- Java 1.6+
- Gradle (http://www.gradle.org/installation.html) or Ant
- Git
-
git clone git://github.com/hoppertravel/HackReduce.git
- Note: You should periodically run "git pull" from within the project directory to update your code.
-
cd HackReduce
-
Build the project depending on what tool you have installed:
Gradle:
$ gradle
Ant:
$ ant
-
Try running an example from the list below
Run any of the following commands in your CLI, and after the job's completed, check the /tmp/* folder for the output.
Bixi:
$ java -classpath ".:build/libs/HackReduce-0.2.jar:lib/*" org.hackreduce.examples.bixi.RecordCounter datasets/bixi /tmp/bixi_recordcounts
NASDAQ:
$ java -classpath ".:build/libs/HackReduce-0.2.jar:lib/*" org.hackreduce.examples.stockexchange.HighestDividend datasets/nasdaq/dividends /tmp/nasdaq_dividends
$ java -classpath ".:build/libs/HackReduce-0.2.jar:lib/*" org.hackreduce.examples.stockexchange.MarketCapitalization datasets/nasdaq/daily_prices /tmp/nasdaq_marketcaps
$ java -classpath ".:build/libs/HackReduce-0.2.jar:lib/*" org.hackreduce.examples.stockexchange.RecordCounter datasets/nasdaq/daily_prices /tmp/nasdaq_recordcounts
NYSE:
$ java -classpath ".:build/libs/HackReduce-0.2.jar:lib/*" org.hackreduce.examples.stockexchange.HighestDividend datasets/nyse/dividends /tmp/nyse_dividends
$ java -classpath ".:build/libs/HackReduce-0.2.jar:lib/*" org.hackreduce.examples.stockexchange.MarketCapitalization datasets/nyse/daily_prices /tmp/nyse_marketcaps
$ java -classpath ".:build/libs/HackReduce-0.2.jar:lib/*" org.hackreduce.examples.stockexchange.RecordCounter datasets/nyse/daily_prices /tmp/nyse_recordcounts
Flights:
$ java -classpath ".:build/libs/HackReduce-0.2.jar:lib/*" org.hackreduce.examples.flights.RecordCounter datasets/flights /tmp/flights_recordcounts
Wikipedia:
$ java -classpath ".:build/libs/HackReduce-0.2.jar:lib/*" org.hackreduce.examples.wikipedia.RecordCounter datasets/wikipedia /tmp/wikipedia_recordcounts
1gram:
$ java -classpath ".:build/libs/HackReduce-0.2.jar:lib/*" org.hackreduce.examples.ngram.one_gram.RecordCounter datasets/ngram/1gram /tmp/1gram_recordcounts
2gram:
$ java -classpath ".:build/libs/HackReduce-0.2.jar:lib/*" org.hackreduce.examples.ngram.two_gram.RecordCounter datasets/ngram/2gram /tmp/2gram_recordcounts
Note: The jobs are made for the specific datasets, so pairing them up properly is important. The second argument (/tmp/*) is just a made up output path for the results of the job, and can be modified to anything you want.

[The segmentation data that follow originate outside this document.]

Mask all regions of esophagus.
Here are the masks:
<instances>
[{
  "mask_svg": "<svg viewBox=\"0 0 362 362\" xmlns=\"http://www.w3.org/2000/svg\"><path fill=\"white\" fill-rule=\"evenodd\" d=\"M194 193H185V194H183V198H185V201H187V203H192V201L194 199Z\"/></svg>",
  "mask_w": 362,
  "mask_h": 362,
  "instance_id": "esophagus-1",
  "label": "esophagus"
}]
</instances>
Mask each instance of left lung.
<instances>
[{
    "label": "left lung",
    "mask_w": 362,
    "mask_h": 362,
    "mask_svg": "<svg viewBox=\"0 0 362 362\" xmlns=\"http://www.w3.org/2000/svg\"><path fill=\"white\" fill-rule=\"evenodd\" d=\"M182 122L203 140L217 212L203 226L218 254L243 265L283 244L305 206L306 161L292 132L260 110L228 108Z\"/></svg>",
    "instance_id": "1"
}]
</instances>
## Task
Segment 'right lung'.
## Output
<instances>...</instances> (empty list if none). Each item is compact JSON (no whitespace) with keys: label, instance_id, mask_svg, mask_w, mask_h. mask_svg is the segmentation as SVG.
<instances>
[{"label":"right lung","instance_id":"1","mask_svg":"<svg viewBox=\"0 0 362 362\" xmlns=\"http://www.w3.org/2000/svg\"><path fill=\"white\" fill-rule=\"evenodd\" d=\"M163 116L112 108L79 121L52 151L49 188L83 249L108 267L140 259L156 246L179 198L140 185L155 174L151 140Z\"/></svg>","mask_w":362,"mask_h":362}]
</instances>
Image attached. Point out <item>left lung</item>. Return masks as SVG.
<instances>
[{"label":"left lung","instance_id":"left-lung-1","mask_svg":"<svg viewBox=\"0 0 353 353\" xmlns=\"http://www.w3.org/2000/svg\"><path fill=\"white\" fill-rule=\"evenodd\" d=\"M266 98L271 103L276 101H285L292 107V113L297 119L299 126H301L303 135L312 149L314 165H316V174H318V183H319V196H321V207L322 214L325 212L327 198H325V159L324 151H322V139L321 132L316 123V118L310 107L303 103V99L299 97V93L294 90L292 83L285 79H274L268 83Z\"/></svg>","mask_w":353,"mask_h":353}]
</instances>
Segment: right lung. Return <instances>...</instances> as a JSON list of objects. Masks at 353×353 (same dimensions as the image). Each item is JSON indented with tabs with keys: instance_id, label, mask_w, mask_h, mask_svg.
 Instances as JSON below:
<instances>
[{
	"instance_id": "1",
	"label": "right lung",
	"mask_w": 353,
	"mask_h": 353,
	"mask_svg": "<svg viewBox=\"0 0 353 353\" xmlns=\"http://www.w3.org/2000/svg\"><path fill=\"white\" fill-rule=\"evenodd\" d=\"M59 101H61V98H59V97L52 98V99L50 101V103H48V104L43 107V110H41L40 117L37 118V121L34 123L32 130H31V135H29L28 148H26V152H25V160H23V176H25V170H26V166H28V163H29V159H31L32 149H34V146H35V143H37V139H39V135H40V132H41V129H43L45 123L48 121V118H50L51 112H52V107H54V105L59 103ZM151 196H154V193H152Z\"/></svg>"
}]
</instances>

- Bixi (Courtesy of Fabrice)
- Flights (Courtesy of Hopper)
- NASDAQ daily prices and dividends (http://www.infochimps.com/datasets/daily-1970-2010-open-close-hi-low-and-volume-nasdaq-exchange)
- NYSE daily prices and dividends (http://www.infochimps.com/datasets/daily-1970-2010-open-close-hi-low-and-volume-nyse-exchange)
- Wikipedia XML (http://en.wikipedia.org/wiki/Wikipedia:Database_download#English-language_Wikipedia)
- Google Ngram (http://ngrams.googlelabs.com/datasets)
Take a look at the datasets/ folder to see samples subsets of these datasets.
If you'd like to set up an actual Hadoop cluster (single or multi node), then follow the instructions on the Hadoop wiki: http://wiki.apache.org/hadoop/QuickStart
If you're running the HackReduce virtual image, or you're trying to run the example job against an actual install of Hadoop, the process should be similar. However, you'll need to upload the datasets folder into HDFS (if you're running it), or just make a note of the path.
Example:
$ bin/hadoop jar <path_to_hackreduce_jar>/HackReduce-0.2.jar org.hackreduce.examples.stockexchange.RecordCounter <path to>/datasets/nyse/daily_prices /tmp/nyse_recordcounts
We recommend using Gradle for easy set up of the project in Eclipse, Idea, or other IDEs through Gradle plugins (http://www.gradle.org/standard_plugins.html). To use it, simply run one of the following:
$ gradle eclipse
$ gradle idea
Then import the project into your IDE of choice. This will download all of the dependencies (including sources) and create the necessary project files.
You can also bring in the project manually into your IDE and then include all the *.jar files from the lib folder of the project.